Good morning and congratulations graduates. Thank you to the faculty and staff who work hard to keep us connected and engaged, thank you to the families and friend families who support every member of the Heller community and a big thank you to my MPP classmates who've given me the honor of sharing a few thoughts with you today.

It's been a year of devastating losses, big and small. Some of us are struggling to manage the discomforts of isolation while others are struggling just to survive. I want to start by recognizing the little losses, grad school was not what we expected or hoped. Having spent the majority in a Zoom classroom we missed out on a thousand passing hallway conversations that transform faculty into colleagues, schools into communities and classmates into friends. I trust that faculty and staff feel that deprivation as keenly as we do. We can honor that loss today and at the same time we can honor the gifts of unexpected growth, both can be true.

Maybe you read a theorist that revolutionized your thinking, maybe you built a soul sustaining friendship, maybe you simply found the stubborn willpower to keep showing up even after losing all motivation for doing so. This expansive capacity to feel contradictory emotions at the same time, that's the heartbeat of the human experience and it's a prerequisite for the pursuit of social justice. Or to grapple honestly with the injustices of our world is profoundly painful.

The systematic state sanctioned violence inflicted upon black and brown communities is unconscionable. The senseless brutal murders of Daunte Wright, Ma'Khia Bryant, and Adam Toledo, among so many others rouse an anguish that cuts across generations. The relentless destruction of our environment provokes an existential dread and the fact that essential workers are paid poverty wages while generational wealth goes untaxed, it's maddening and yet in the same breath we must sustain the intellectual and emotional power to imagine the world as it could be, as it should be. To take in that pain and still believe we can build a world where everyone has safe housing and nutritious food, good healthcare, good schools, the means to care for those they love and the opportunities to develop their creative capacities. Where our mistakes are met with mercy and support and healing the harms we cause. We need to summon the courage to make what was once considered radical, possible. We need to nurture a curiosity for divergent thinking, we have to allow ourselves to feel the fiery hope that calls us to action or this vision will not be realized.

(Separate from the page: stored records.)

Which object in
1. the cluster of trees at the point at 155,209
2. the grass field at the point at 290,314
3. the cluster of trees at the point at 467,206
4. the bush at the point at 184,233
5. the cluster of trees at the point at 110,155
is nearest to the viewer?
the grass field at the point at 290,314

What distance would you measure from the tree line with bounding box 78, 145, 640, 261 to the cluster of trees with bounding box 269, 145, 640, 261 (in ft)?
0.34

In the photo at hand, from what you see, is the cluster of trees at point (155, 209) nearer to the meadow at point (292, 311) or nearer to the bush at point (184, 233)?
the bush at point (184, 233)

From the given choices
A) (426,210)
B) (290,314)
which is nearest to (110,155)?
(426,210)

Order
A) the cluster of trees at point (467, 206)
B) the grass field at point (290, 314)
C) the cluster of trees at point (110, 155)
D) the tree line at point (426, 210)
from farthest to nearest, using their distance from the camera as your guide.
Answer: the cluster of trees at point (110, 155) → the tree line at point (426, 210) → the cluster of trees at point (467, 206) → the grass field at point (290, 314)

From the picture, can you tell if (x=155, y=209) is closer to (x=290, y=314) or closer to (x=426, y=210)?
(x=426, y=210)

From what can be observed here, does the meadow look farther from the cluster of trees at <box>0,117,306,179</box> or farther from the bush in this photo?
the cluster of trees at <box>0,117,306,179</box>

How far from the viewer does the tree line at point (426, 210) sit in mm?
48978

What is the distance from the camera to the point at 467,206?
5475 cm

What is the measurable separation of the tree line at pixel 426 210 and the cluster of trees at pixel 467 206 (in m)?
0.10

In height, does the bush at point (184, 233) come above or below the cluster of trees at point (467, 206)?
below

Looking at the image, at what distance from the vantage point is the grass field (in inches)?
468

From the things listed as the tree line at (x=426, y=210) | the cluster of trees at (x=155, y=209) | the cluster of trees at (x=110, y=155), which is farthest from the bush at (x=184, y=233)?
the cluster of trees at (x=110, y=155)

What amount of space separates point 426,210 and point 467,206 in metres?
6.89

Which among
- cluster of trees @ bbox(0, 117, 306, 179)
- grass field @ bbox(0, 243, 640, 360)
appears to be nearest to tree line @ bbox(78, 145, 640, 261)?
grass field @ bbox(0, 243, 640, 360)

When striving to see inequities clearly and to truly understand the policies that perpetuate them it is all too easy to be overcome by helplessness. The distance between grief and gratitude pain and possibility can be a heavy burden and none of us can bear that weight alone, isolation duels empathy, it saps energy, it yields apathy. If we didn't know this before we certainly know it now, and so we also know it's antidote. Our sense of purpose comes from people, connections invigorate, solidarity empowers, love revitalizes. 

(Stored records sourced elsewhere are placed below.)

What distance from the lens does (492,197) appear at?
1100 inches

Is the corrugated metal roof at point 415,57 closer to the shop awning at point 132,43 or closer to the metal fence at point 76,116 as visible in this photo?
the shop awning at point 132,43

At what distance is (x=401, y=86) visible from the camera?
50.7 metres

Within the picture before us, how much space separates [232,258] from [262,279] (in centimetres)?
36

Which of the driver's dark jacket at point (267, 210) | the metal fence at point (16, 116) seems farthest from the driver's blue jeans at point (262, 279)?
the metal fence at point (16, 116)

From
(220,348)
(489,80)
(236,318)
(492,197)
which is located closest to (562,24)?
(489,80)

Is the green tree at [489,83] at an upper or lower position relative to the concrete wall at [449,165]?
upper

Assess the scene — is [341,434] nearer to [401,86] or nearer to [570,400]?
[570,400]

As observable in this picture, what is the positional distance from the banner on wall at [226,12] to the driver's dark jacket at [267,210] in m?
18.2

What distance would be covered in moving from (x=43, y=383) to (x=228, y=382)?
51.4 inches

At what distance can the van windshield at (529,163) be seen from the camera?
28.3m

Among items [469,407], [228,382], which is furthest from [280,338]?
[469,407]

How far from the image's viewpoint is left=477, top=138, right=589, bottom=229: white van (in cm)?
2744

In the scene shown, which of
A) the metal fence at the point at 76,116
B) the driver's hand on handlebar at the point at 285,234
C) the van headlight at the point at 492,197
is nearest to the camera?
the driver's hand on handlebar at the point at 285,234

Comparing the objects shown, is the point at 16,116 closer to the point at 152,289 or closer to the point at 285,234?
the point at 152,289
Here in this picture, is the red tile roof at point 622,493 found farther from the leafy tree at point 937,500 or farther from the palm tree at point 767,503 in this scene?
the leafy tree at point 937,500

As graduates and as a nation we are in the midst of transition, we are crawling out into a social and political landscape polarized by a hateful administration ravaged by illness and frozen in isolation. But because change is constant so too is the possibility for hope, for there is always something new growing in the ashes of what's past. Now it is spring,

Wallace holds out their hands and points to the greenery behind them, then continues:
literally and figuratively. We are the buds on the vine and we are also the gardeners planting seeds. As professionals and as people our choices matter, our shiny new degrees do not make us smarter or better than anyone else but they give us a little more freedom to choose the conditions of our work and a little more power to improve those conditions for those we work alongside.

New graduates I hope you find a job that helps you lead a thriving life, but more than that I hope you find people to carry you through the jobs that don't. May you know and love people from many walks of life, people who exercise your empathy and alight your curiosity and fortify your courage. May we nurture our relationships here at Heller and may we bring more people into this community in the years to come. Thank you.